Document text>

++++++++++++++++++++

Process 900 continues at step 915, where the image update data identified at step 910 is received. The acts of step 915 may be performed by processor 21, driver controller 29 and/or array driver 22. In one embodiment, processor 21 receives the image update data from network interface 27, where network interface 27 may be replaced by an image source as discussed above. In another embodiment, driver controller 29 or an integrated driver controller 29/array driver 22 receives the image update data directly. The image update data comprises information identifying pixels that change from an image currently being displayed on a display device such as, e.g., display array 30. In other words, the image update data corresponding to a following image in a sequence of images identifies pixels in the following image that differ from the pixels of a preceding image (e.g., the one currently being displayed) in the sequence of images. In one embodiment, the display device is a bi-stable display comprising an array of bi-stable display elements, e.g. an array of interferometric modulators.

In one embodiment, the image update data received at step 915 comprises a pixel change indicator for each pixel in the frame or subframe being updated, e.g. a single bit where a zero represents no change and a one represents a change from an open state to a closed state or from the closed state to the open state (multiple bit pixel change indicators may also be utilized for bi-stable display elements having more than two states, such as states not completely opened or closed but somewhere in between). In another embodiment, image update data comprises an identifier of which individual pixel or group of pixels (e.g., a row portion or column portion or window of pixels) is indicated to have changed by the image update data. The image update data may further comprise pixel value data indicating the new data to be written to each pixel in the identified group of pixels. Such pixel and/or pixel group identifiers may be a pixel number, row/pixel number pairs, column/pixel number pairs, window coordinates and other identifiers that will be apparent to those of skill in the art. The pixel value data may comprise a zero to indicate a closed state, or a one to indicate an open state. The image update data may identify fewer than all the pixels of the following image to be changed from the preceding image. The image update data may exclude identifying pixels in the following image that do not change from the preceding image. The image update data may comprise changes from an immediately preceding image or from a preceding image where an intermediate image is located between the preceding image and the following image.

++++++++++++++++++++

Input for this task>
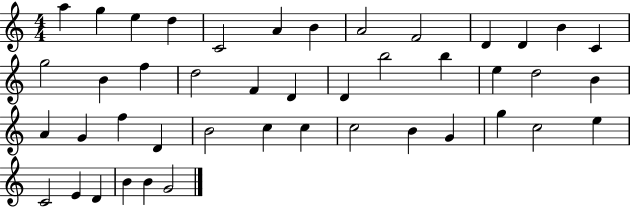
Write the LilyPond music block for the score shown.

{
  \clef treble
  \numericTimeSignature
  \time 4/4
  \key c \major
  a''4 g''4 e''4 d''4 | c'2 a'4 b'4 | a'2 f'2 | d'4 d'4 b'4 c'4 | \break g''2 b'4 f''4 | d''2 f'4 d'4 | d'4 b''2 b''4 | e''4 d''2 b'4 | \break a'4 g'4 f''4 d'4 | b'2 c''4 c''4 | c''2 b'4 g'4 | g''4 c''2 e''4 | \break c'2 e'4 d'4 | b'4 b'4 g'2 | \bar "|."
}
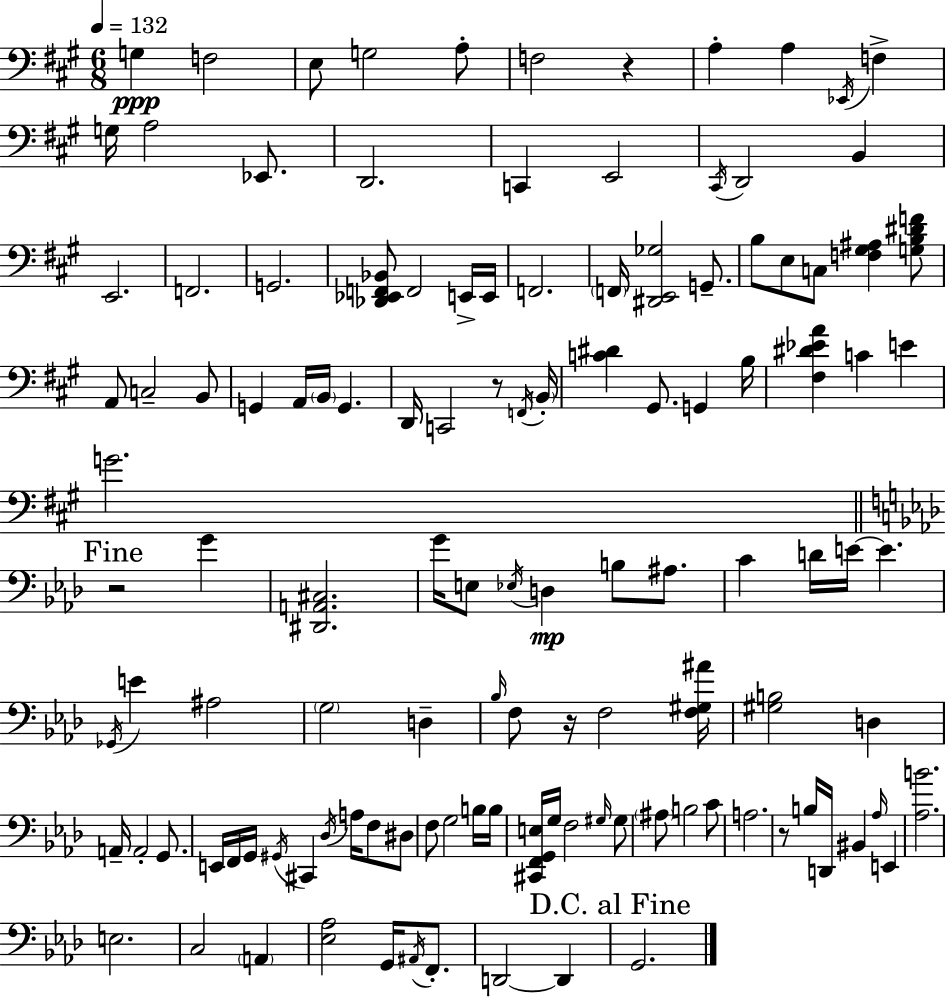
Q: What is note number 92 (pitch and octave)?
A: A3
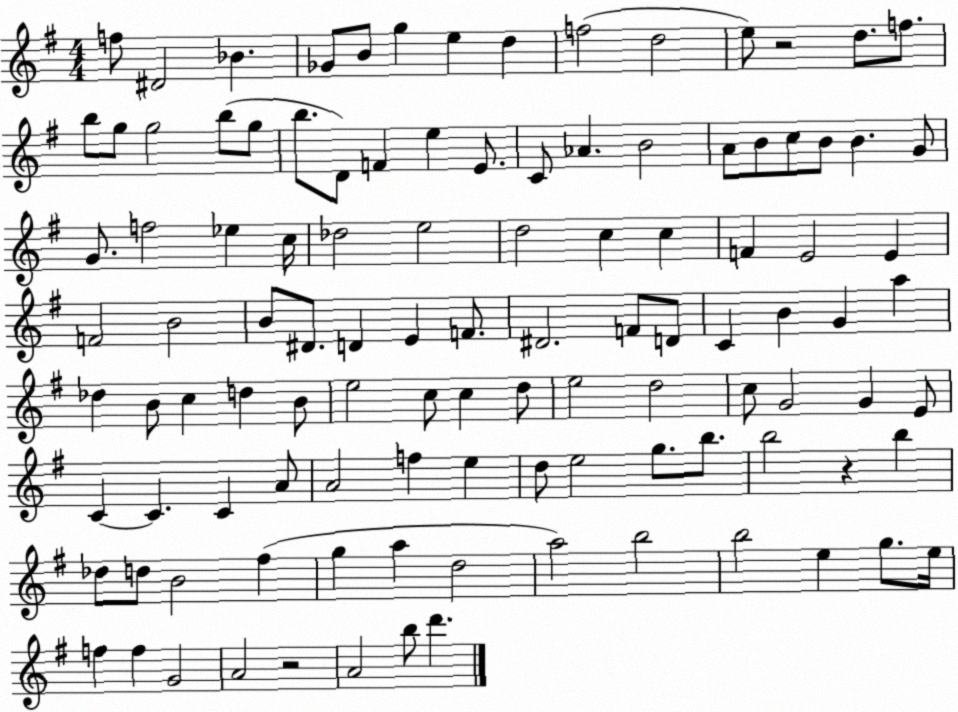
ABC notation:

X:1
T:Untitled
M:4/4
L:1/4
K:G
f/2 ^D2 _B _G/2 B/2 g e d f2 d2 e/2 z2 d/2 f/2 b/2 g/2 g2 b/2 g/2 b/2 D/2 F e E/2 C/2 _A B2 A/2 B/2 c/2 B/2 B G/2 G/2 f2 _e c/4 _d2 e2 d2 c c F E2 E F2 B2 B/2 ^D/2 D E F/2 ^D2 F/2 D/2 C B G a _d B/2 c d B/2 e2 c/2 c d/2 e2 d2 c/2 G2 G E/2 C C C A/2 A2 f e d/2 e2 g/2 b/2 b2 z b _d/2 d/2 B2 ^f g a d2 a2 b2 b2 e g/2 e/4 f f G2 A2 z2 A2 b/2 d'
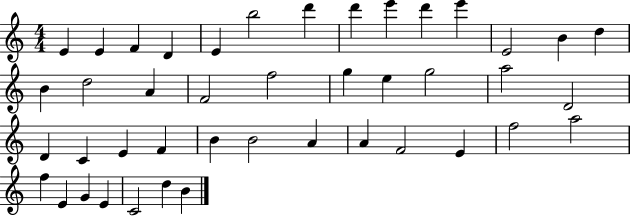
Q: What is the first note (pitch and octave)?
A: E4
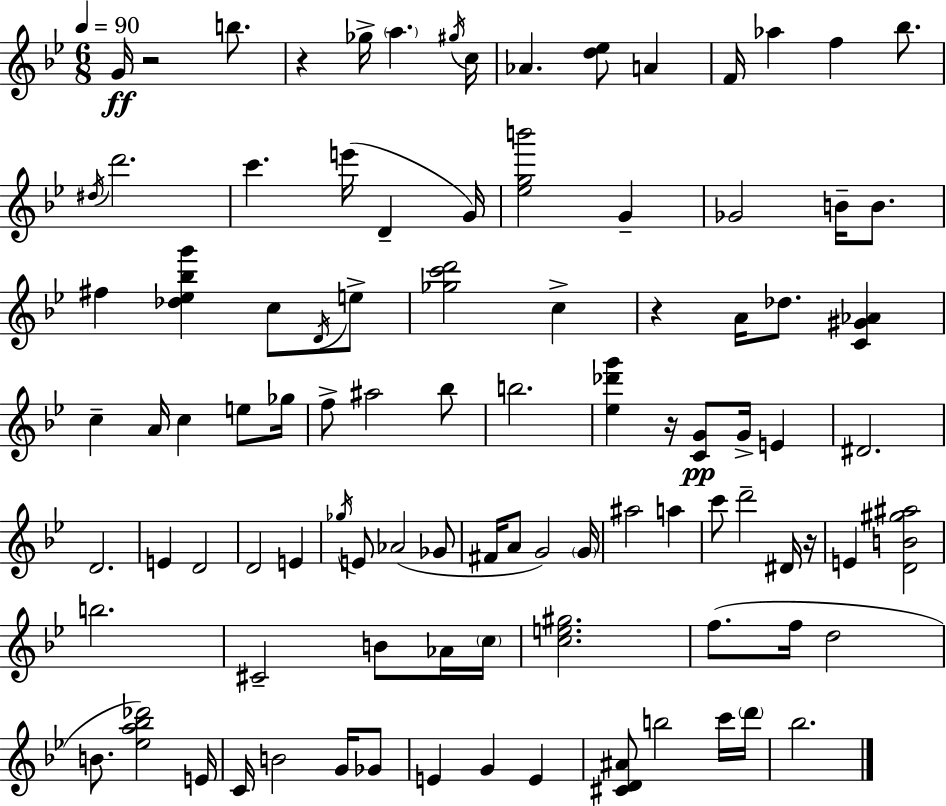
{
  \clef treble
  \numericTimeSignature
  \time 6/8
  \key bes \major
  \tempo 4 = 90
  g'16\ff r2 b''8. | r4 ges''16-> \parenthesize a''4. \acciaccatura { gis''16 } | c''16 aes'4. <d'' ees''>8 a'4 | f'16 aes''4 f''4 bes''8. | \break \acciaccatura { dis''16 } d'''2. | c'''4. e'''16( d'4-- | g'16) <ees'' g'' b'''>2 g'4-- | ges'2 b'16-- b'8. | \break fis''4 <des'' ees'' bes'' g'''>4 c''8 | \acciaccatura { d'16 } e''8-> <ges'' c''' d'''>2 c''4-> | r4 a'16 des''8. <c' gis' aes'>4 | c''4-- a'16 c''4 | \break e''8 ges''16 f''8-> ais''2 | bes''8 b''2. | <ees'' des''' g'''>4 r16 <c' g'>8\pp g'16-> e'4 | dis'2. | \break d'2. | e'4 d'2 | d'2 e'4 | \acciaccatura { ges''16 } e'8 aes'2( | \break ges'8 fis'16 a'8 g'2) | \parenthesize g'16 ais''2 | a''4 c'''8 d'''2-- | dis'16 r16 e'4 <d' b' gis'' ais''>2 | \break b''2. | cis'2-- | b'8 aes'16 \parenthesize c''16 <c'' e'' gis''>2. | f''8.( f''16 d''2 | \break b'8. <ees'' a'' bes'' des'''>2) | e'16 c'16 b'2 | g'16 ges'8 e'4 g'4 | e'4 <cis' d' ais'>8 b''2 | \break c'''16 \parenthesize d'''16 bes''2. | \bar "|."
}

++++++++++++++++++++

Complete the following>
a) Count the lines of the listing that contain the string "octave", treating case as significant. Reply with the number only.
b) Continue the passage on image update data for bi-stable displays, beginning right after its final sentence.

Answers to each task>
a) 2

b)
In one embodiment, the received image update data is in a compressed form such as, run length encoded, for example. In the case of run length encoded update data, a decoder may be used to run length decode the encoded data, thereby converting it to a format that may be used by array driver 22, and/or driver controller 29.

Process 900 continues to step 920, where array driver 22 updates the display array 30. In one embodiment, display device 30 is a bi-stable display comprising an array of bi-stable display elements, e.g. an array of interferometric modulators. By updating the bi-stable display using data comprising changes from a preceding (or the currently displayed) image, drivers and/or controllers may be designed to update only the bi-stable elements of the portion of the preceding image that have changed, thereby saving power over refreshing the entire display. Any bi-stable display elements for which update data is not received may be maintained in the state that they are in during the change from the preceding image to the following image. Array driver 22 may be configured to receive the image update data at step 915 and change only the identified pixels using many protocols, such as, e.g., the actuation protocol discussed above with respect to FIGS. 4 and 5.

Decision block 925 checks for interrupt commands. An interrupt command may be any kind of event that causes the process 900 to display another image in the sequence of images being displayed, or to display a new sequence of images, or to modify the way in which future images are displayed. In one embodiment, steps 910, 915 and 920 are repeated at a fixed display rate due to receiving interrupt commands at the fixed display rate from a timing circuit generating a pulse about every second. This type of embodiment may be used for a watch display that has only one mode, e.g., the analog display watch shown in FIG. 10 a where updates are made every second, for example. However, by receiving other types of interrupt commands at decision block 925, many more types of displays may be replicated. Interrupt commands may be received by processor 21, driver controller 29, array driver 22 or an integrated driver controller/array driver. If no interrupt is received, decision block 925 may be repeated until an interrupt is received, at which point, process 900 continues to step 930.

The interrupts received at decision block 925 may be temporal interrupts, user input interrupts, interrupts triggered by an event such as the user moving a distance above a threshold (as in the GPS navigation display shown in FIG. 10 d and discussed below), and others. The actions taken at step 930 will depend on the type of interrupt command. The acts of step 930 may be performed by processor 21, driver controller 29 and/or array driver 22. The acts of decision block 925 may be performed by processor 21, driver controller 29 and/or array driver 22. Several embodiments of interrupt command types will now be discussed.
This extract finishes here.